Source extract:
---*---

How I Think About Map Design: Rural/Suburban/Urban Map

I recently designed a few maps during the 30 day map challenge. Each day during November has a different prompt and then cartographers across the world can post maps to fit each of those themes. I got a few questions about how I approach map design– particularly when designing things quickly. I wanted to talk through my process in depth for one of the maps that I made, Okay, but, what is a suburb?.

map showing urban, suburban, and rural areas in Virginia. Highlights
the DC, Richmond, and Roanoke metro
areas.

Brainstorming

This map was designed for the “population” theme. I had made a few maps that were more for aesthetics, but I wanted this one to tell some sort of story. One of my goals throughout the challenge was to practice using data visualization as a narrative tool. I wanted people to walk away from my maps with more questions and maybe some answers. To do this, I first thought about what questions I have (or have heard) about population.

---*---

What this exercise asks:
• a. Reproduce the passage of the map design write-up that opens with the words containing "Brainstorming" and closes with "heard) about population.".
• b. List the metro areas that the map description in the map design write-up says are highlighted.
• c. In the map design write-up, which theme of the challenge was the suburb map designed for?

---*---

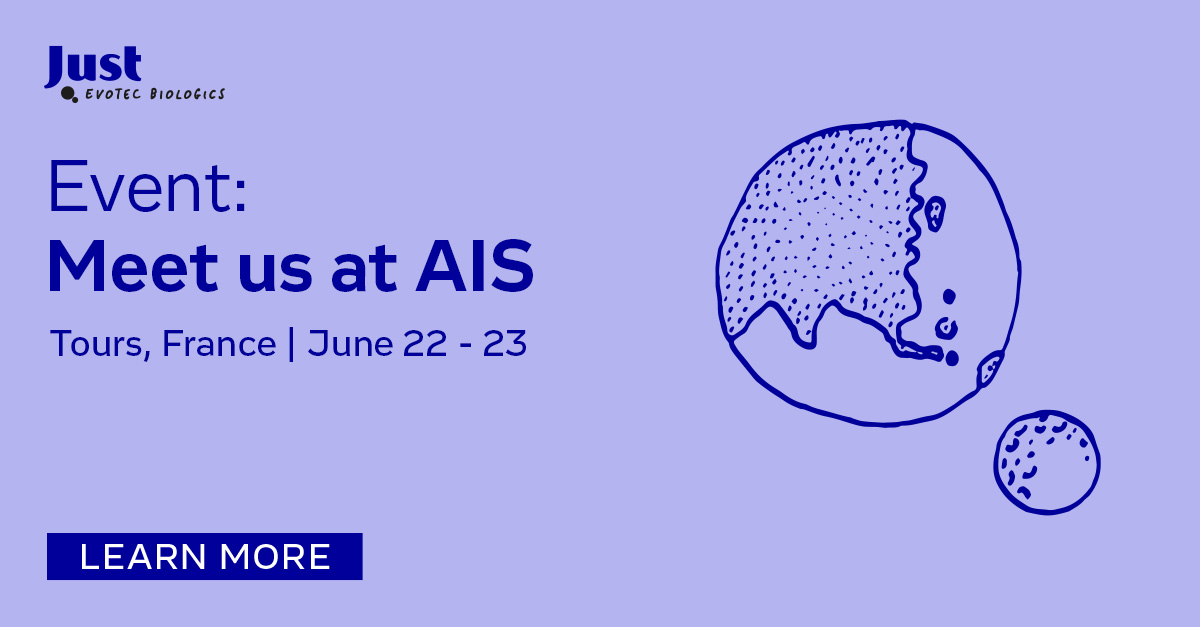 Just
EVOTEC BIOLOGICS

Event:
Meet us at AIS

Tours, France | June 22 - 23

LEARN MORE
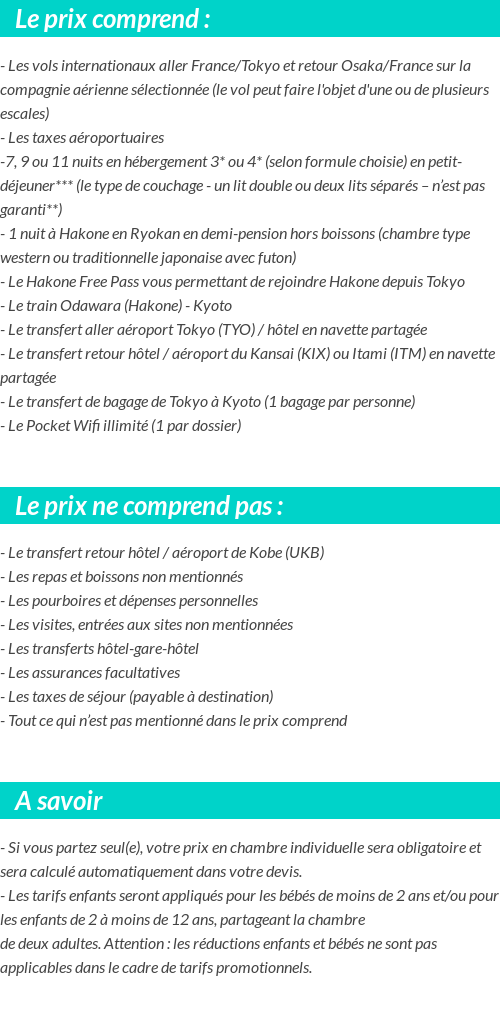 Le prix comprend :

- Les vols internationaux aller France/Tokyo et retour Osaka/France sur la compagnie aérienne sélectionnée (le vol peut faire l'objet d'une ou de plusieurs escales)
- Les taxes aéroportuaires
-7, 9 ou 11 nuits en hébergement 3* ou 4* (selon formule choisie) en petit-déjeuner*** (le type de couchage - un lit double ou deux lits séparés – n'est pas garanti**)
- 1 nuit à Hakone en Ryokan en demi-pension hors boissons (chambre type western ou traditionnelle japonaise avec futon)
- Le Hakone Free Pass vous permettant de rejoindre Hakone depuis Tokyo
- Le train Odawara (Hakone) - Kyoto
- Le transfert aller aéroport Tokyo (TYO) / hôtel en navette partagée
- Le transfert retour hôtel / aéroport du Kansai (KIX) ou Itami (ITM) en navette partagée
- Le transfert de bagage de Tokyo à Kyoto (1 bagage par personne)
- Le Pocket Wifi illimité (1 par dossier)

Le prix ne comprend pas :

- Le transfert retour hôtel / aéroport de Kobe (UKB)
- Les repas et boissons non mentionnés
- Les pourboires et dépenses personnelles
- Les visites, entrées aux sites non mentionnées
- Les transferts hôtel-gare-hôtel
- Les assurances facultatives
- Les taxes de séjour (payable à destination)
- Tout ce qui n'est pas mentionné dans le prix comprend

A savoir

- Si vous partez seul(e), votre prix en chambre individuelle sera obligatoire et sera calculé automatiquement dans votre devis.
- Les tarifs enfants seront appliqués pour les bébés de moins de 2 ans et/ou pour les enfants de 2 à moins de 12 ans, partageant la chambre de deux adultes. Attention : les réductions enfants et bébés ne sont pas applicables dans le cadre de tarifs promotionnels.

---*---

Answer set:
• a.
Brainstorming

This map was designed for the “population” theme. I had made a few maps that were more for aesthetics, but I wanted this one to tell some sort of story. One of my goals throughout the challenge was to practice using data visualization as a narrative tool. I wanted people to walk away from my maps with more questions and maybe some answers. To do this, I first thought about what questions I have (or have heard) about population.

• b. DC, Richmond, Roanoke

• c. The "population" theme.